Some history

Interest in the disclosure of equity derivative positions in New Zealand reached its zenith in late 2003.  At that time, the Court of Appeal in Ithaca (Custodians) Limited v Perry Corporation ruled that a cash-settled equity derivative did not give rise to a disclosable “relevant interest” in Rubicon shares merely because “market reality” meant that the equity amount payer would be likely to hold those shares as a hedge and sell them to its counterparty on termination.  The Court said something more, such as an actual arrangement or understanding between the parties, would be required in order to trigger a disclosure obligation.

In March 2004, the Privy Council denied Ithaca’s petition to appeal the Court of Appeal decision.  The immediate reaction from the Government was to propose amending legislation that would, arguably, have reversed the outcome of that case.  But the Government’s proposal met with a luke-warm response and was never implemented.

Since 2004, equity derivatives have largely flown under the regulatory radar.  The shift in various other jurisdictions towards the disclosure of purely synthetic equity positions has not been proposed in New Zealand.  Until now.

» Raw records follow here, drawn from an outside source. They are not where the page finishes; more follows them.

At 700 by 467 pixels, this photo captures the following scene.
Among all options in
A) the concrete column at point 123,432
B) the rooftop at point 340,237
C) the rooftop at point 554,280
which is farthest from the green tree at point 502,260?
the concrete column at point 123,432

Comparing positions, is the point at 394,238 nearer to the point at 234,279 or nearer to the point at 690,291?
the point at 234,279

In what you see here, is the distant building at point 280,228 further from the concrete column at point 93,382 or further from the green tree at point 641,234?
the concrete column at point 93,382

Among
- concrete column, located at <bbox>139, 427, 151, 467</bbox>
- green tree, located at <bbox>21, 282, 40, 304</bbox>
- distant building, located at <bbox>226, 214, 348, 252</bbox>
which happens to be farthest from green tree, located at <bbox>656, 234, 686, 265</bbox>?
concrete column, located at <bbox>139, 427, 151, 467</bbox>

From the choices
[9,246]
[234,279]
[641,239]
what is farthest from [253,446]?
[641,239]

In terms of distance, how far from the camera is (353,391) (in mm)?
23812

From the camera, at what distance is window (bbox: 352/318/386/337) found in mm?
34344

Takeovers Panel Consultation Paper

On 24 August 2012, the Takeovers Panel issued a Consultation Paper entitled Disclosure of Equity Derivative Positions.  While the Panel’s focus is, not surprisingly, on disclosure in the context of a takeover, the paper also considers disclosure more generally.

Background

The Paper begins with a background section, which outlines the position in Australia and the UK, refers to the Perry case, then considers the two principal disclosure regimes in New Zealand:  the general disclosure regime in the Securities Markets Act 1988 (which applies to substantial security holders) and the takeovers disclosure regime in the Takeovers Code (which applies to offerors and target companies).  In general, neither of those regimes currently requires the disclosure of cash-settled equity derivative positions.

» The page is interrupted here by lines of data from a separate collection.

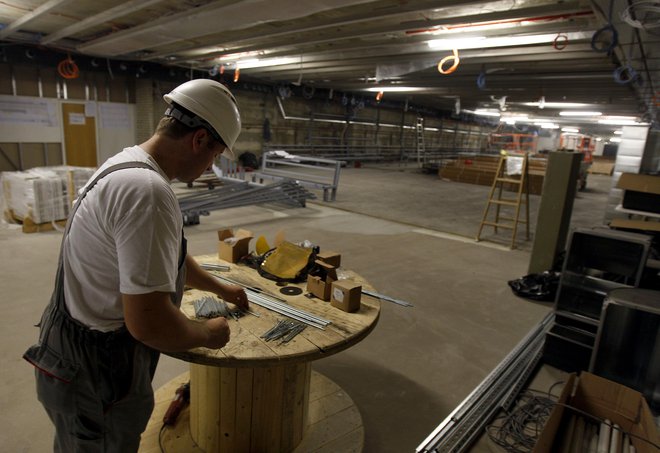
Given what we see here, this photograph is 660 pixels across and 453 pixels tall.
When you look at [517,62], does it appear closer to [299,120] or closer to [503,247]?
[503,247]

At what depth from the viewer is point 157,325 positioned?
38.0 inches

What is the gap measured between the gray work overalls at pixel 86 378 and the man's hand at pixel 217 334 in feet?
0.64

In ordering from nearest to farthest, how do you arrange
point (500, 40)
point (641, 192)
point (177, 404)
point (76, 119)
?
point (177, 404)
point (641, 192)
point (500, 40)
point (76, 119)

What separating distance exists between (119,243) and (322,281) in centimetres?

Is there a problem in New Zealand?

The Panel admits it is not aware of evidence that equity derivatives are necessarily having a negative impact on the takeovers market in New Zealand.  Nonetheless, given the Panel’s preferred option (see below), it is clear that the Panel is not approaching the issue from an impartial perspective.  Rightly or wrongly, the Panel believes it is inevitable that the problems encountered in offshore markets will eventually hit New Zealand.  This is despite the modest size of the New Zealand equity derivatives market and the low level of takeover activity.

Options for reform

Given that predisposition, it is not surprising that, of the three options the Panel considers, maintaining the status quo is the least preferred. 

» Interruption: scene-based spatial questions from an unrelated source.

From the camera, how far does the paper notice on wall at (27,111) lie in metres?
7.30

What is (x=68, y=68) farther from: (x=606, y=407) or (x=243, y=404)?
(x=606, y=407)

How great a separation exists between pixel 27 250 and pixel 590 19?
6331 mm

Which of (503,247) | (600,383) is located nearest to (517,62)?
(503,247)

The second option - to amend the Takeovers Code to require long equity derivative positions to be disclosed in a takeover - is seen as better.  However, according to the Panel, its shortcomings are that the disclosure obligations only apply in the context of a takeover and, even then, they only catch certain parties.

These shortcomings would be addressed by the third, and preferred, option.  This builds on the second option by also requiring long equity derivative positions to be included in calculations under the substantial security holder regime.  In other words, under the preferred option, a physical 4% interest coupled with a synthetic 2% interest would need to be disclosed under the Securities Markets Act (as it exceeds the 5% threshold).  That would be the case whether or not a takeover offer had been made.  By contrast, such an interest does not currently need to be disclosed.

Such extended disclosure would, the Panel suggests, “promote efficient allocation of resources” and “ultimately promote confidence in, and the international competitiveness of, the New Zealand capital markets.”  A worthy cause indeed.  But this is a mantra that has been rolled out with such predictable regularity, as a justification for almost all of the financial market reforms of the last 20 years, that it has become hackneyed to say the least. 

Given that:

  1. there is no evidence of a problem in New Zealand;
  2. if there is a problem, there is no evidence that it is having any significant effect on confidence in, and the competiveness of, New Zealand capital markets; and
  3. there is nothing to suggest that problems offshore will spring up in New Zealand any time soon,

perhaps this is a solution to a problem that doesn’t exist.

Submissions on the Paper close on 5 October.